> **YOUR GOAL**: Which lines run from the one containing "order: Artiodactyla" to the end of the listing? Copy them out exactly, leaving out the rest.

▽

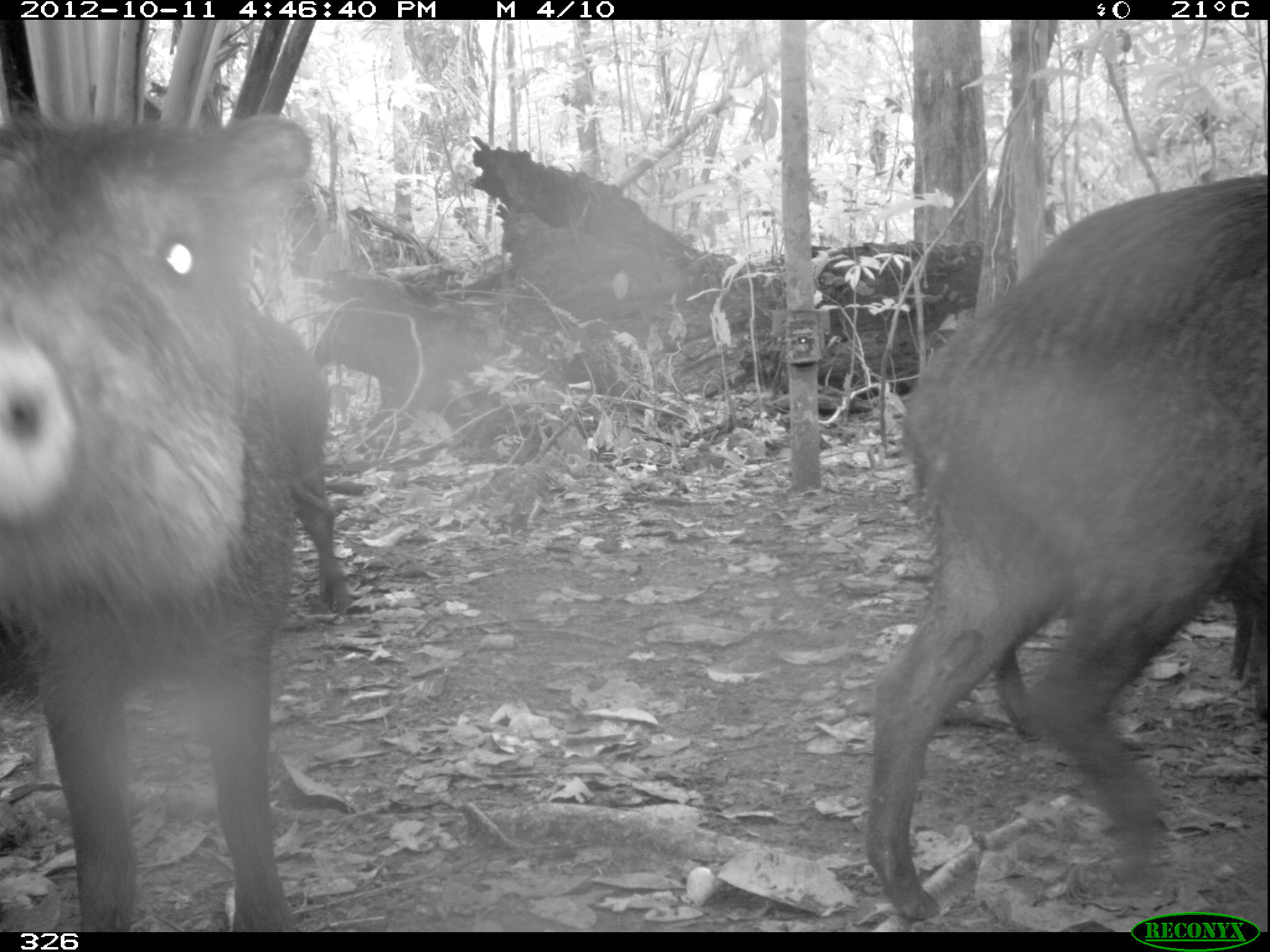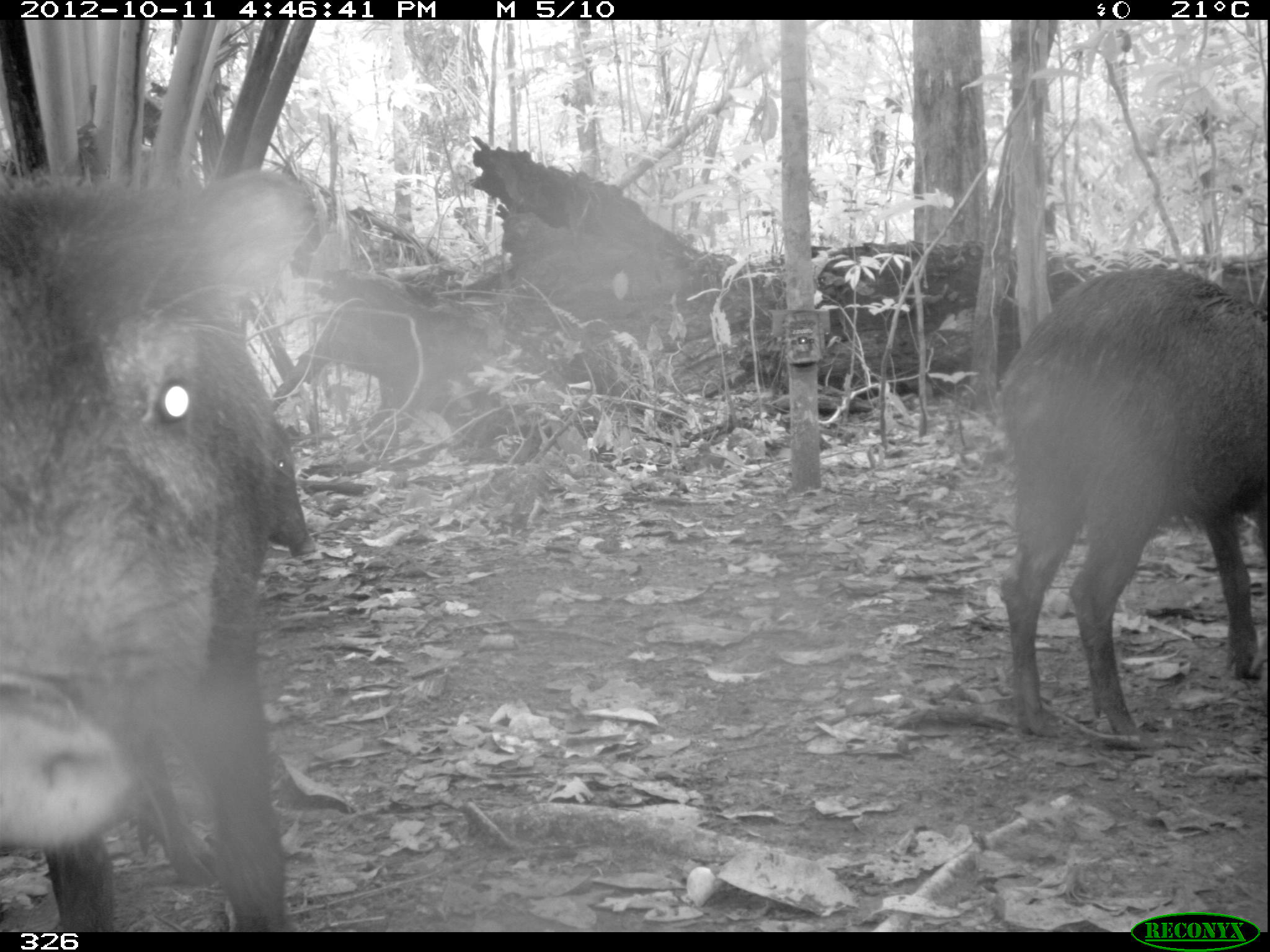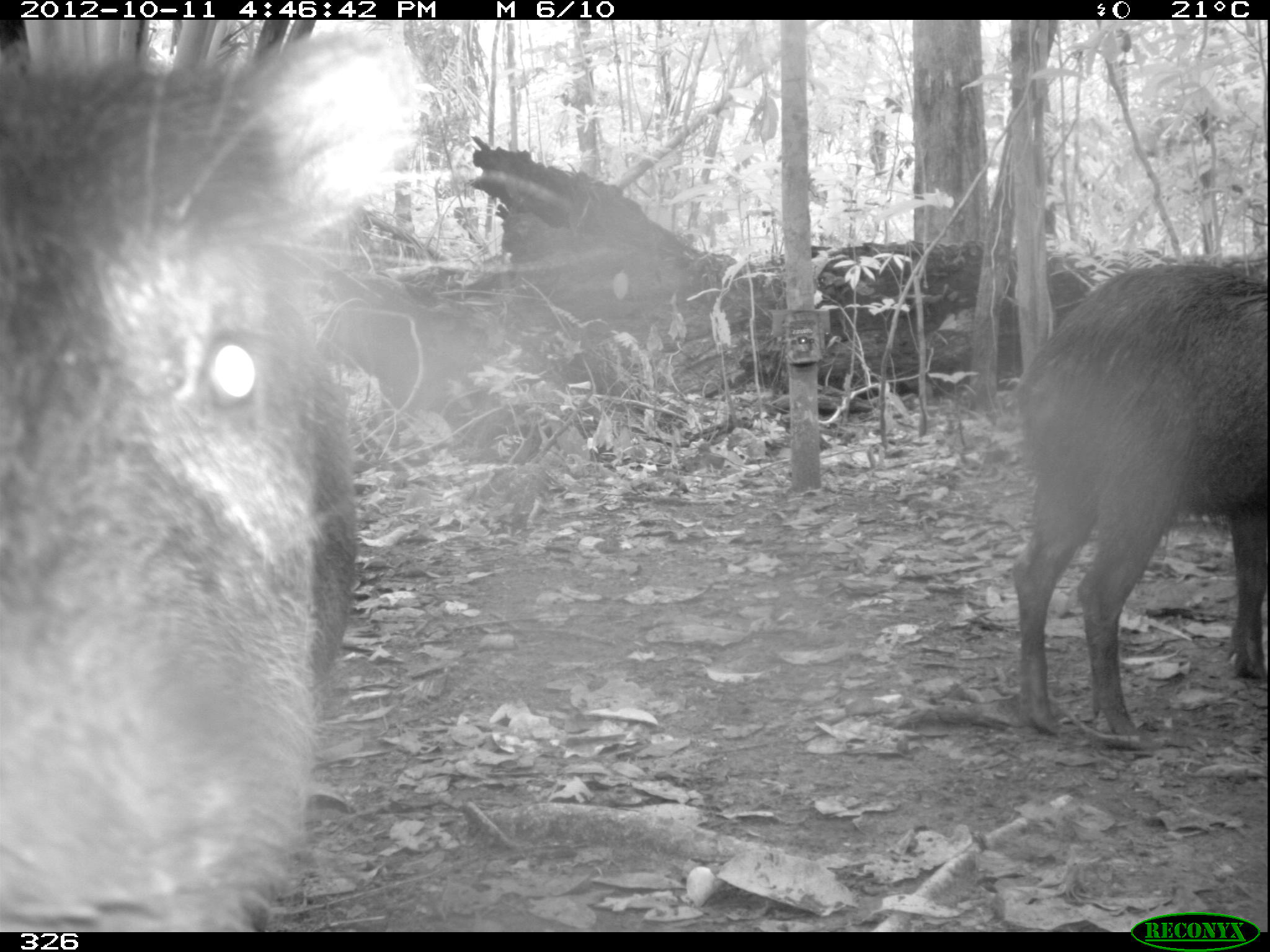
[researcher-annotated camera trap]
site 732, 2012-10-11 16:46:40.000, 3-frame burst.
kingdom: Animalia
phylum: Chordata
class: Mammalia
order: Artiodactyla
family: Tayassuidae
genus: Tayassu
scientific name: Tayassu pecari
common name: white-lipped peccary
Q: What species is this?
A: Tayassu pecari (white-lipped peccary).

△

> **ANSWER**:
order: Artiodactyla
family: Tayassuidae
genus: Tayassu
scientific name: Tayassu pecari
common name: white-lipped peccary
Q: What species is this?
A: Tayassu pecari (white-lipped peccary).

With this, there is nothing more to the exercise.